▸ **PARTS OF THE EXERCISE**:
1: In the blog post on the eggs in purgatory casserole, which issue of which magazine contained the casserole feature?
2: From the eggs in purgatory post, extract the passage starting at "so when i received" and ending at "for later use.".

▸ **DOCUMENT EXTRACT**:
Tuesday, May 25, 2010

weeknight dinner: eggs in purgatory casserole

there are certain things that don't have immediate appeal to me. casseroles are one of these things. and it undoubtedly has to do with what was cooked in my house when i was growing up. (lots of spaghetti but never ever meatloaf. got it?)

so when i received my march issue of bon appetit and saw a casserole feature, i first flipped straight past. until the pictures distracted me and i realized how delicious they looked. these weren't your standard tuna noodle casserole (no, i've never had one). and although i wanted to make them all, there was one that particularly caught my eye: eggs in purgatory. a of all, it featured many things i like (eggs, artichokes and parmesean) and b of all, it seemed pretty straightforward. a perfect weeknight meal, if you will. or even better, a perfect roomie meal entree. this is exactly why i file away recipes for later use.


and even though this dish incorporated things i'm not so fond of (okay, one thing: potatoes) it allowed me to knock off some more of those csa potatoes. yes, they're still around. in a nutshell: comfort food at its finest. yum yum.


eggs in purgatory
from bon appetit

  • 3 tablespoons extra-virgin olive oil
  • 1 1/2 cups chopped onion
  • 2 teaspoons chopped fresh thyme
  • 1/2 teaspoon dried crushed red pepper
  • coarse kosher salt
  • 1 8- to 10-ounce package frozen artichoke hearts, thawed, drained
  • 2 garlic cloves, minced
  • 1 28-ounce can diced tomatoes in juice (preferably fire-roasted)

▸ **EXTRACTED RECORDS**:

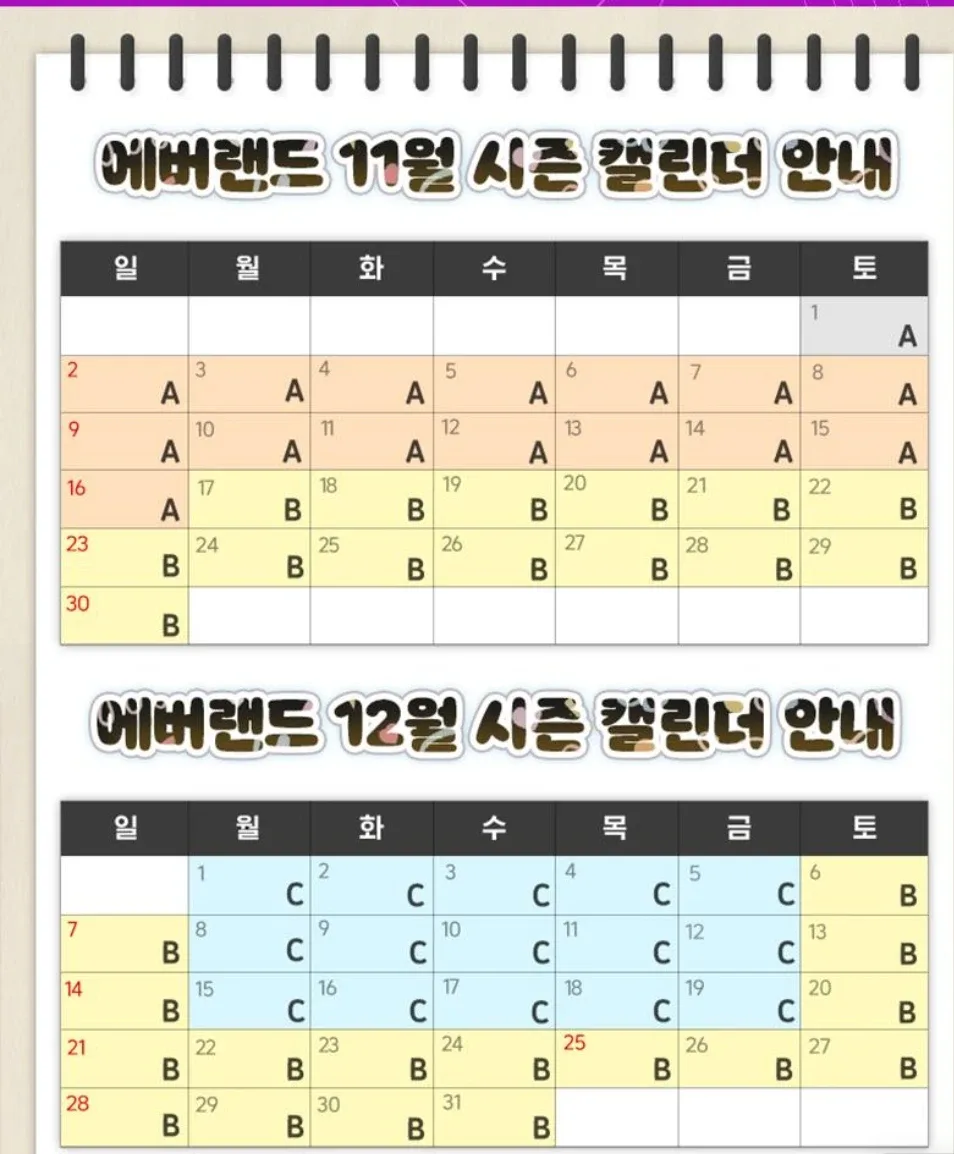 에버랜드 11월 시즌 캘린더 안내

| 일 | 월 | 화 | 수 | 목 | 금 | 토 |
|---|---|---|---|---|---|---|
| | | | | | | 1 A |
| 2 A | 3 A | 4 A | 5 A | 6 A | 7 A | 8 A |
| 9 A | 10 A | 11 A | 12 A | 13 A | 14 A | 15 A |
| 16 A | 17 B | 18 B | 19 B | 20 B | 21 B | 22 B |
| 23 B | 24 B | 25 B | 26 B | 27 B | 28 B | 29 B |
| 30 B | | | | | | |

에버랜드 12월 시즌 캘린더 안내

| 일 | 월 | 화 | 수 | 목 | 금 | 토 |
|---|---|---|---|---|---|---|
| | 1 C | 2 C | 3 C | 4 C | 5 C | 6 B |
| 7 B | 8 C | 9 C | 10 C | 11 C | 12 C | 13 B |
| 14 B | 15 C | 16 C | 17 C | 18 C | 19 C | 20 B |
| 21 B | 22 B | 23 B | 24 B | 25 B | 26 B | 27 B |
| 28 B | 29 B | 30 B | 31 B | | | |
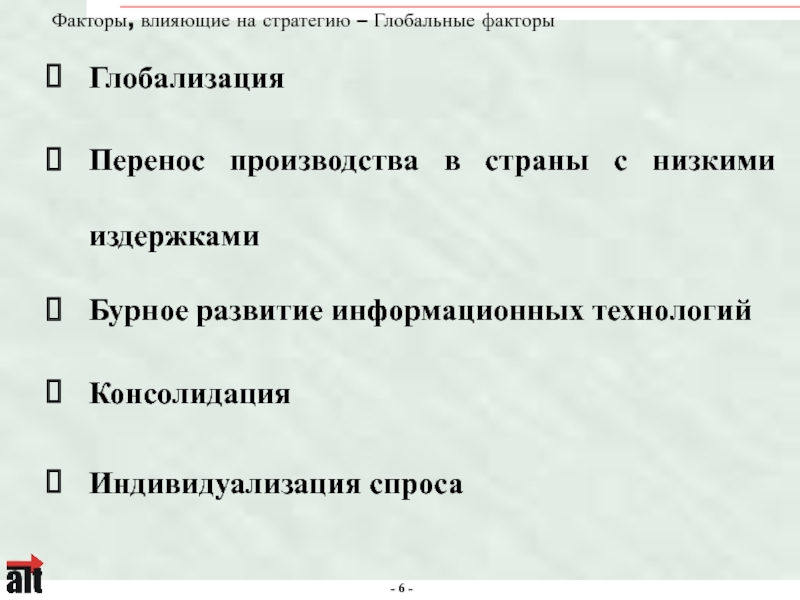 Факторы, влияющие на стратегию – Глобальные факторы

Глобализация

Перенос производства в страны с низкими издержками

Бурное развитие информационных технологий

Консолидация

Индивидуализация спроса

alt

- 6 -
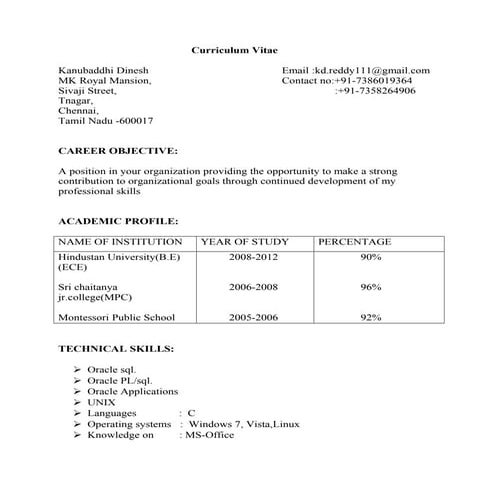 Curriculum Vitae

Kanubaddhi Dinesh
MK Royal Mansion,
Sivaji Street,
Tnagar,
Chennai,
Tamil Nadu -600017

Email :kd.reddy111@gmail.com
Contact no:+91-7386019364
:+91-7358264906

CAREER OBJECTIVE:

A position in your organization providing the opportunity to make a strong contribution to organizational goals through continued development of my professional skills

ACADEMIC PROFILE:

| NAME OF INSTITUTION | YEAR OF STUDY | PERCENTAGE |
|---|---|---|
| Hindustan University(B.E) (ECE) | 2008-2012 | 90% |
| Sri chaitanya jr.college(MPC) | 2006-2008 | 96% |
| Montessori Public School | 2005-2006 | 92% |

TECHNICAL SKILLS:

➢ Oracle sql.
➢ Oracle PL/sql.
➢ Oracle Applications
➢ UNIX
➢ Languages : C
➢ Operating systems : Windows 7, Vista,Linux
➢ Knowledge on : MS-Office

▸ **ANSWER LIST**:
1: The March issue of Bon Appetit.

2:
so when i received my march issue of bon appetit and saw a casserole feature, i first flipped straight past. until the pictures distracted me and i realized how delicious they looked. these weren't your standard tuna noodle casserole (no, i've never had one). and although i wanted to make them all, there was one that particularly caught my eye: eggs in purgatory. a of all, it featured many things i like (eggs, artichokes and parmesean) and b of all, it seemed pretty straightforward. a perfect weeknight meal, if you will. or even better, a perfect roomie meal entree. this is exactly why i file away recipes for later use.